* WHAT YOU ARE ASKED TO DO *
Of all the entries below, only the lines from the one with "Super cute aqua" up to and including the one with "vidéos et rushes" are to be duplicated exactly.

* PROVIDED INFORMATION *
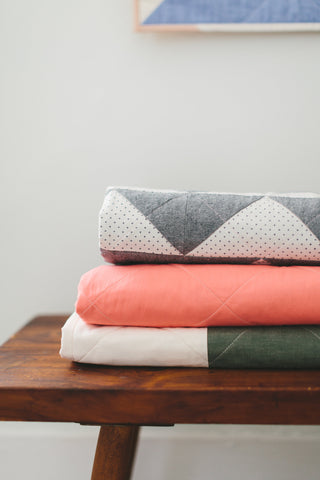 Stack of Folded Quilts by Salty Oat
---
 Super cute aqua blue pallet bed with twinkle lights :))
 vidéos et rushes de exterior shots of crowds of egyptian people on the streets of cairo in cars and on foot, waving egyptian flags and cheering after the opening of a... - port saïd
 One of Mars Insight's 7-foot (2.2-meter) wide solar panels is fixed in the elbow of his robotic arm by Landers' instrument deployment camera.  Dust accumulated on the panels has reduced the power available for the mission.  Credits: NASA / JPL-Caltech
---
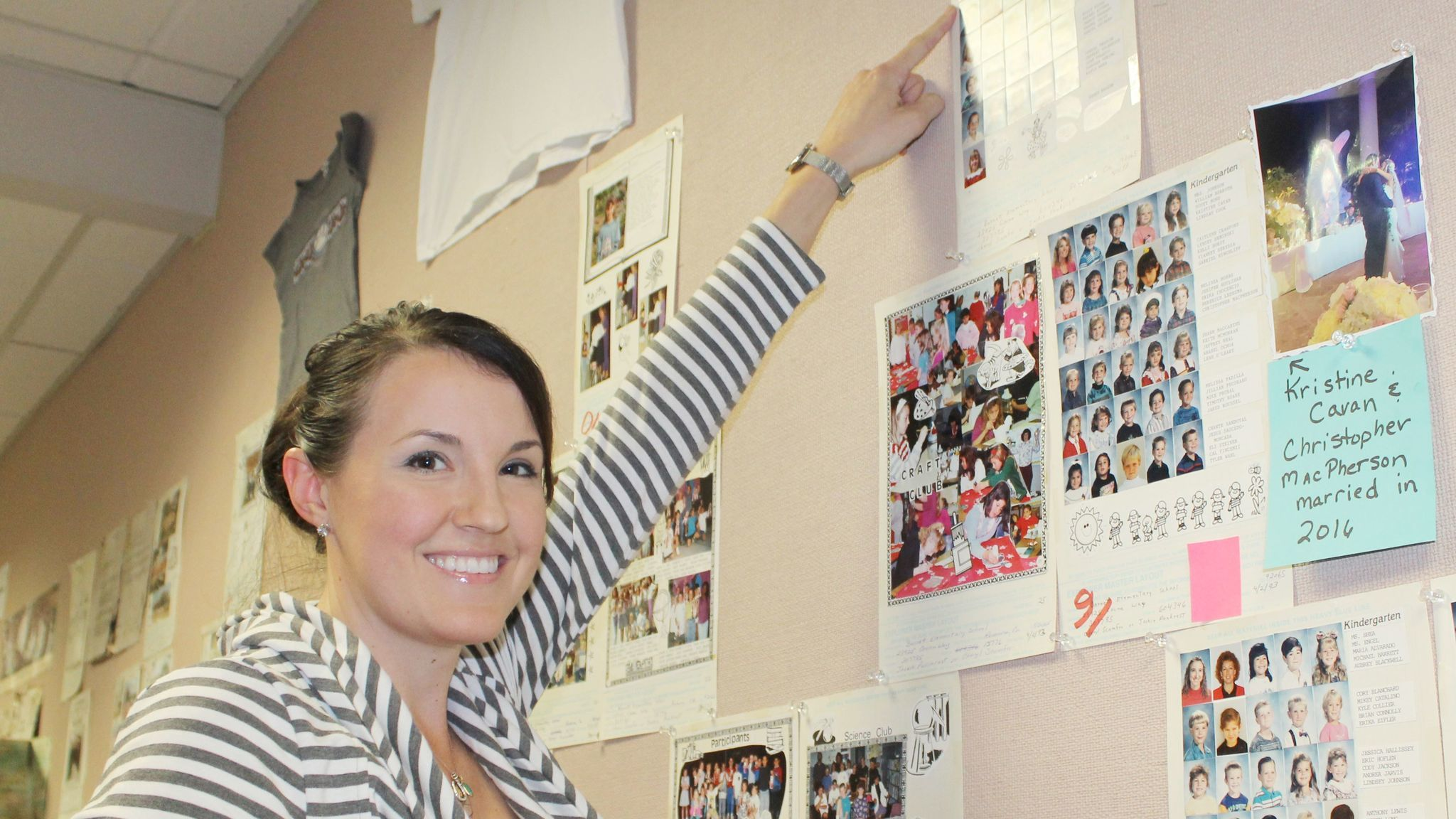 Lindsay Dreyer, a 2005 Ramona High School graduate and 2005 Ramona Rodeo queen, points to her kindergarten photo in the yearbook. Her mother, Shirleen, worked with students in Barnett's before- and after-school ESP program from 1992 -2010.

* ANSWER BELOW *
 Super cute aqua blue pallet bed with twinkle lights :))
 vidéos et rushes de exterior shots of crowds of egyptian people on the streets of cairo in cars and on foot, waving egyptian flags and cheering after the opening of a... - port saïd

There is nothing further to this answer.